The model lied to me before I grounded it. My first naive version handed the model a big blob of tenant JSON and asked for a report. It produced something beautiful and partly fictional. It asserted MFA percentages that were not in the data, named a Conditional Access policy that did not exist, and was completely calm about all of it. That failure is the whole reason for the collect-then-reason split and the grounding prompt. It is the single clearest lesson of the project, and it generalises: an LLM must be grounded in real data or it will lie confidently. I would not build any reporting system on a model again without a hard firebreak between facts and prose.

Where this goes next

The current system runs against one tenant on demand and produces a point-in-time report. Three things are coming.

Scheduled drift detection. Run the same collection on a schedule, store the normalised JSON in Git, and diff it. A health check that runs once is a photograph. A health check that runs weekly and tells you “someone added a Global Admin and disabled a CA policy on Tuesday” is a smoke alarm. Because the findings are already structured JSON, the diff is nearly free — this is exactly the kind of repeatable, version-controlled output I argue for in building knowledge instead of documents.

Multi-tenant. As a presales and consultancy tool this needs to fan out across many customer tenants from one orchestrator, each with its own isolated app registration and credential, results kept strictly separate. The collect-then-reason architecture already supports this; the work is credential management and tenant isolation, not new logic.

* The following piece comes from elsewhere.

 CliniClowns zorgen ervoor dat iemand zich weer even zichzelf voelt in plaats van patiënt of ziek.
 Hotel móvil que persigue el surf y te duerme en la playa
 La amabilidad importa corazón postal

Benchmarking. Once there is a corpus of anonymised, structured findings across tenants, a finding stops being absolute and becomes relative — “your Secure Score is 47, the median for tenants your size is 63.” That comparison is far more persuasive to a customer than a bare number, and it is only possible because the findings were structured and reproducible from day one.

Closing thought

The thing I keep coming back to is that this project did not make the LLM smarter. It made the LLM smaller. The model’s job shrank from “assess this tenant” to “write up these graded facts in the right order,” and the report got better the more I took away from it.

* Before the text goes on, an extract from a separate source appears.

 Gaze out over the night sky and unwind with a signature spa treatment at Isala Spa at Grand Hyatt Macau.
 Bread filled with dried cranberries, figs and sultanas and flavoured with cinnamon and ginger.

That is the lesson I would hand to anyone building automation around a language model. The intelligence that matters here is not in the model — it is in the deterministic collection, the least-privilege access, and the rules that decide what is true. The model is a competent writer that I refuse to let near the source of truth. Keep the facts in code, keep the model on a short leash, and the result is something a customer can trust and an engineer can reproduce. That is the whole product. The model, as ever, is not.